=== TEXT BLOCK ===
# Small schoolers for 20L Krib tank?



## Dexter. (Oct 23, 2012)

I recently got what is believed to be a pair of Kribs from a friend of mine. He was looking for something interesting in his community tank and someone at his LFS gave a bit of misinformation about keeping them in a large community, so he needed to re-home them as their terrorizing of other fish was a bit of hassle for him  Anyway, I set the 20L up for them and have a few plants in there as well as a long piece of drift wood to act as their little territory (which is working nicely)...but I'm looking to get a few tetras or something in there with them. I did a fairly large water change yesterday and they proceeded to court with each other in an aggressive manner for quite some time. There were a few lip locking sessions as well. Now assuming they're male/female and a pair I'm expecting to see eggs soon if my understanding of their behavior is correct :dancing: I know adding some dither fish can strengthen a pairs bond as well.
===
ACTIVITY LIST:
- A) Answer these questions about the Krib tank post:
(i) What size tank did the poster set up for the Kribs?
(ii) What is serving as the fish's territory?
(iii) What did the Kribs do after the large water change?
- B) Can you turn the paragraph of the Krib tank post that begins "I recently got what is believed" into a short bulleted list of its main facts?
- C) Carry on writing the Krib tank post, starting after its last sentence.
The data that follow are unrelated to the Krib tank post.
=== RECORDS ===
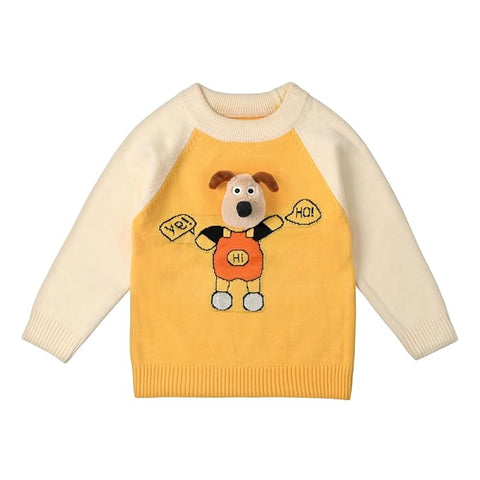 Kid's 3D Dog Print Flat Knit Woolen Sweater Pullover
===
=== RECORDS ===
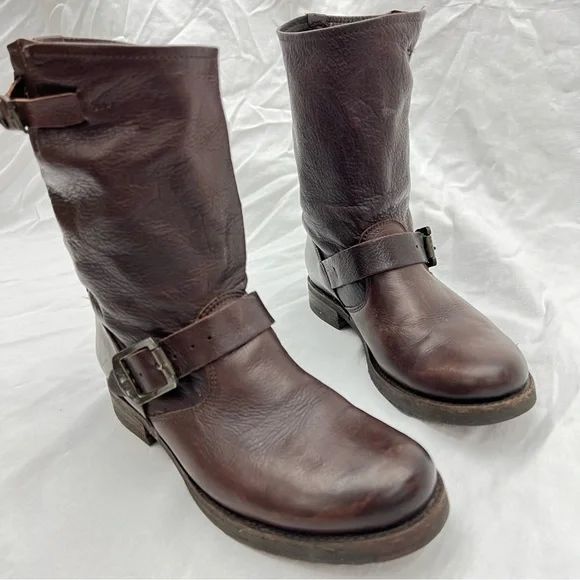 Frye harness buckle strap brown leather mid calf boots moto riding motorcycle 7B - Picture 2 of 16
===
ANSWER SET:
- A)
(i) A 20L.
(ii) A long piece of driftwood.
(iii) They courted each other aggressively for quite some time, with a few lip-locking sessions.

- B)
- The poster got what is believed to be a pair of Kribs from a friend.
- The friend re-homed them after bad advice from his LFS led him to keep them in a community tank, where they terrorized other fish.
- The poster set up a 20L with a few plants and a long piece of driftwood, which works well as their territory.
- The poster wants to add a few tetras or similar fish.
- After a large water change, the Kribs courted aggressively and lip-locked.
- If they are a male/female pair, the poster expects eggs soon.
- The poster knows dither fish can strengthen a pair's bond.

- C)
Does anyone have any experience with what would be a nice addition to the tank? I'd like something that won't get too big, and something that will generally leave the Kribs/fry alone and can be fought off fairly easily. I know Kribs are supposed to be good parents.

Also, I good bottom feeder would be nice for some cleaning up...but I'm just afraid a pleco of some kind would find eggs to be a nice snack  . Someone told me an upside-down cat wouldn't be a bad idea but I was under the impression they could get pretty big?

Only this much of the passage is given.